SUPERVISION 2 - Transactions

Transaction-processing systems provide a more programmer-interface to
concurrency by masking its effects for snippets of code known as
"transaction".  The guarantees of transactional systems are described by the
ACID properties: atomicity, consistency, isolation, and durability.
Transaction systems shift the burden of managing concurrency away from the end
programmer into databases, language runtimes, and operating systems -- and by
masking its effects, allow flexibility in how the ACID properties are
implemented.


Question 1. ACID properties

  (a) In the context of multi-threading, "atomicity" meant something different
      than in transaction systems.  If we simply associate locks with objects
      in a transaction system to implement 2-phase locking (2PL), which ACID
      properties fall out naturally, and which require additional work?  Why?

  (b) Our definition of "isolation" is grounded in "serialisability": the
      appearance of concurrently executing transactions within a system to
      conform to serial execution.  In lecture, we discussed "conflict
      serialisability", in which a schedule is considered serialisable if two
      transactions operating on overlapping sets of objects order all
      conflicting (non-commutative) operations the same way.

      For the following two transactions, enumerate all interleavings under
      the assumption that individual operations on objects are atomic.  For
      each, is it a serial execution?  A conflict-serialisable execution?

      transaction T1 {
        a = A.getBalance();
        b = B.getBalance();
        return (a + b);
      }

      transaction T2 {
        A.debit(100);
        B.credit(100);
      }

  (c) In transaction systems, "atomicity" refers to transactions being
      committed fully or not at all.  Why might it be easier to implement
      transaction atomicity with optimistic concurrency control than with
      2PL?

  (d) One limitation of 2PL is that it can suffer "cascading abort", as it
      implements "isolation" rather than "strict isolation".  In the above
      transactions, B.creditt(100) may abort due to insufficient funds;
      illustrate a 2PL schedule in which aborting T2 triggers a cascading
      abort of T1.  Why would strict 2PL have prevented this problem?

      NB: This question has been modified from the original; "A.debit(100)"
      has been replaced with "B.credit(100)", and T1/T2 have been swapped.

  (e) "Durability" ensures that if a transaction is reported as committed to
      the submitter, the results will persist across a variety of failure
      modes including power loss.  However, the obvious solution of simply
      writing out object updates to disk before returning success may
      encounter problems with atomicity -- under what circumstances might
      this occur?

  (f) One technique for implementing durability in transaction systems is
      write-ahead logging.  In this scheme, a balance is sought between a
      pure log-based store (in which all object accesses are stored as an
      append-only log of changes, infinitely long) and simple on-disk object
      stores in which all stores are performed "in place" (such as simple
      inode-based file systems).  What effect does varying the maximum log
      size have on:

      (i) Efficient use of persistant storage space?

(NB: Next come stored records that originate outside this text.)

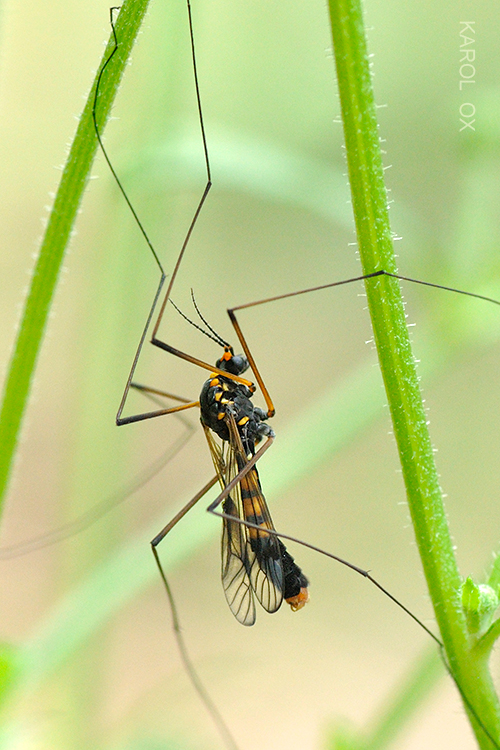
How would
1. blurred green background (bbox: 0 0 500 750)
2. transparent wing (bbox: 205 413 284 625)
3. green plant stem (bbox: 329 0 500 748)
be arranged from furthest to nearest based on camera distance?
blurred green background (bbox: 0 0 500 750) → transparent wing (bbox: 205 413 284 625) → green plant stem (bbox: 329 0 500 748)

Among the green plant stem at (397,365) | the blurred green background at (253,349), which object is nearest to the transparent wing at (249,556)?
the blurred green background at (253,349)

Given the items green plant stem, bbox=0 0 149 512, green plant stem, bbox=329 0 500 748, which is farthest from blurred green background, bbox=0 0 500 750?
green plant stem, bbox=0 0 149 512

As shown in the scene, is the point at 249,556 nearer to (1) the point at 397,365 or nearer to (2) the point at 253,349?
(1) the point at 397,365

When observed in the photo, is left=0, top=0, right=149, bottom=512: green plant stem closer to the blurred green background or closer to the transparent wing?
the blurred green background

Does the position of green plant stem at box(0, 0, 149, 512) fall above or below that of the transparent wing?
above

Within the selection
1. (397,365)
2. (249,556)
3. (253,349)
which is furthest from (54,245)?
(253,349)

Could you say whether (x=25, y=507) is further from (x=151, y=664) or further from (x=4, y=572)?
(x=151, y=664)

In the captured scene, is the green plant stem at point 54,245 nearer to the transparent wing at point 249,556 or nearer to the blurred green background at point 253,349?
the blurred green background at point 253,349
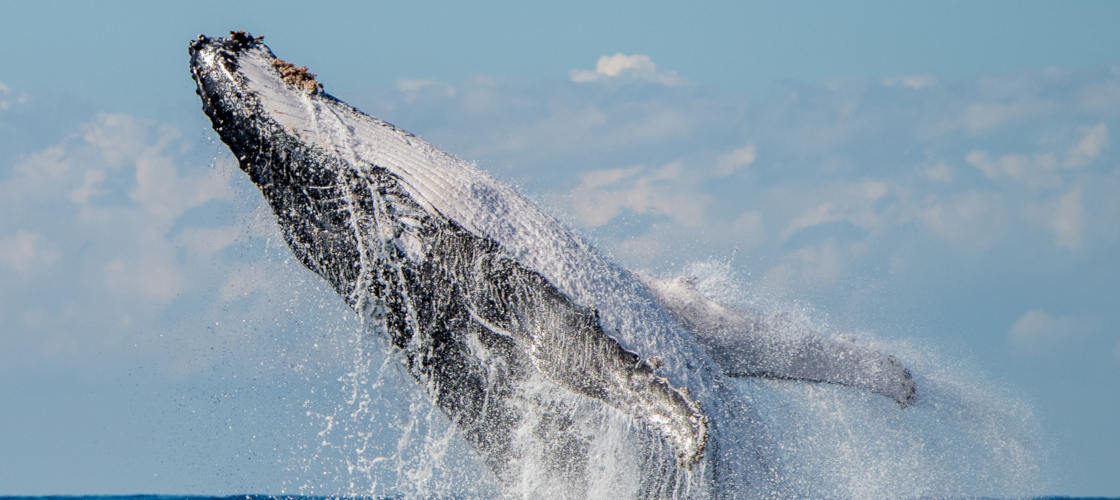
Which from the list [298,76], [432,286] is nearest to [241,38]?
[298,76]

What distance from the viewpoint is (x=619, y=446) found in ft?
19.9

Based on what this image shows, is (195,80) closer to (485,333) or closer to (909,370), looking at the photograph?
(485,333)

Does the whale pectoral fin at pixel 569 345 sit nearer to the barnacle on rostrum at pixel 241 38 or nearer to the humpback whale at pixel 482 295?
the humpback whale at pixel 482 295

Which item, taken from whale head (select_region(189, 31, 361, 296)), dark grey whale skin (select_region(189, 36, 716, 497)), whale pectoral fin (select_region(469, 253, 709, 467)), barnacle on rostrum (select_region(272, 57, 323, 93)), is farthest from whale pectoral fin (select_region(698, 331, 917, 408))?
barnacle on rostrum (select_region(272, 57, 323, 93))

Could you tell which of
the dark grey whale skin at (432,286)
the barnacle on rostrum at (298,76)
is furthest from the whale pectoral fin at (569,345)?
the barnacle on rostrum at (298,76)

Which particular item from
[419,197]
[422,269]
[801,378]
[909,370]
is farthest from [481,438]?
[909,370]

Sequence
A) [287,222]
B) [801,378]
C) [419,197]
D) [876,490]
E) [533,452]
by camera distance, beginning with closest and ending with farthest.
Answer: [419,197] → [287,222] → [533,452] → [801,378] → [876,490]

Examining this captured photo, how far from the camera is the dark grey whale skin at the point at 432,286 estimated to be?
546cm

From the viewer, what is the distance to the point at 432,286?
18.7ft

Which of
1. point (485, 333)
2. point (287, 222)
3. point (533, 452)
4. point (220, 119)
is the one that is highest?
point (220, 119)

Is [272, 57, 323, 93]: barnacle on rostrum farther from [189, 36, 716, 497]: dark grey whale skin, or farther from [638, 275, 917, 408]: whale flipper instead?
[638, 275, 917, 408]: whale flipper

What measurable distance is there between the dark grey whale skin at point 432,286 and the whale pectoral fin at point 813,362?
3.90 ft

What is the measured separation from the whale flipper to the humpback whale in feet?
1.90

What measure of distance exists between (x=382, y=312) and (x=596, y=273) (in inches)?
53.4
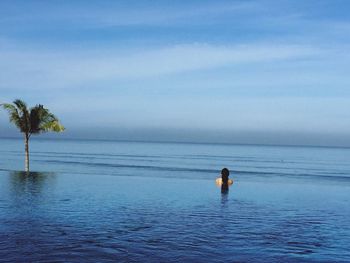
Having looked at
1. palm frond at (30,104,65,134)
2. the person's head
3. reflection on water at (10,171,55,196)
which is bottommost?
reflection on water at (10,171,55,196)

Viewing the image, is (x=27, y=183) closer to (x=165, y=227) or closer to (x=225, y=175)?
(x=225, y=175)

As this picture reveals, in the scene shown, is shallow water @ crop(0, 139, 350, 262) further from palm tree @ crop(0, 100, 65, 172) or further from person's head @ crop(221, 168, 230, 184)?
palm tree @ crop(0, 100, 65, 172)

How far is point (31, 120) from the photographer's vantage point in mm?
39594

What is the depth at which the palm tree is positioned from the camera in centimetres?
3897

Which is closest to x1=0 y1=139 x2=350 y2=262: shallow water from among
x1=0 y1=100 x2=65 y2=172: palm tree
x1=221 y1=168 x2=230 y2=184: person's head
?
x1=221 y1=168 x2=230 y2=184: person's head

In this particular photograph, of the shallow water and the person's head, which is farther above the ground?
the person's head

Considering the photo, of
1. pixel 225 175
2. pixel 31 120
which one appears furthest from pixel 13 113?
pixel 225 175

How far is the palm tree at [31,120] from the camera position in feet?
128

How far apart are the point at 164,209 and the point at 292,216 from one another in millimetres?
5935

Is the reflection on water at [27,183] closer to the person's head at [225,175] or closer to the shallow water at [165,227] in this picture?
the shallow water at [165,227]

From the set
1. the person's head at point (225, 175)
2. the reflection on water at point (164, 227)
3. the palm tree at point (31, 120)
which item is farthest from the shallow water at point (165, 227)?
the palm tree at point (31, 120)

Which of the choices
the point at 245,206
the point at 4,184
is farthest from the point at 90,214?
the point at 4,184

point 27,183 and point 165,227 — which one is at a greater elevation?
point 165,227

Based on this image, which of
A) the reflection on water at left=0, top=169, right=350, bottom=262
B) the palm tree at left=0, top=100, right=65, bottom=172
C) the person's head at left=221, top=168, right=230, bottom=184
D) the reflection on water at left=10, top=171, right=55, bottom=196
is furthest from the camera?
the palm tree at left=0, top=100, right=65, bottom=172
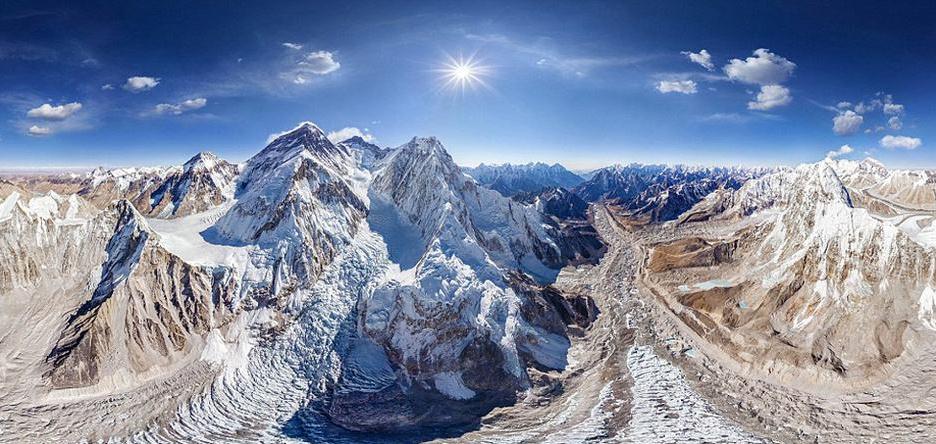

      (ii) Transaction throughput?

      (iii) Recovery time following a crash?

  (g) Write-ahead logging uses atomicity and isolation properties of single-
      sector writes to build atomicity and durability properties for
      transactions.

      (i) What might go wrong if single-sector write was not atomic?

      (i) What might go wrong if disks did not properly serialise stores --
          e.g., did not implement a "happens-before" relation between
          sequential synchronous disk writes?


Question 2: 2-phase locking

  2-phase locking is one scheme to implement isolation in the presence of
  concurrent transaction processing on multiple objects.  It consists of two
  monotonic phases: lock expansion, and lock contraction.  For this question,
  we will work with the following transactions:

  transaction T1 {
    x = A.read();
    B.write(x);
  }

  transaction T2 {
    x = B.read();
    C.write(x);
  }

  transaction T3 {
    x = C.read();
    A.write(x);
  }

  Imagine that the transaction scheduler, in an effort to offer fairness to
  transactions, interleaves scheduling with lines of code in a round-robin
  manner.  For example, it would, without the intervention of locking, two
  transactions as follows:

    (First epoch)
    T1.L1
    T2.L1

    (Second epoch)
    T1.L2
    T2.L2

    ...

  If a transaction is blocked on a lock, then the scheduler will skip that
  transaction and proceed to the next transaction in the epoch.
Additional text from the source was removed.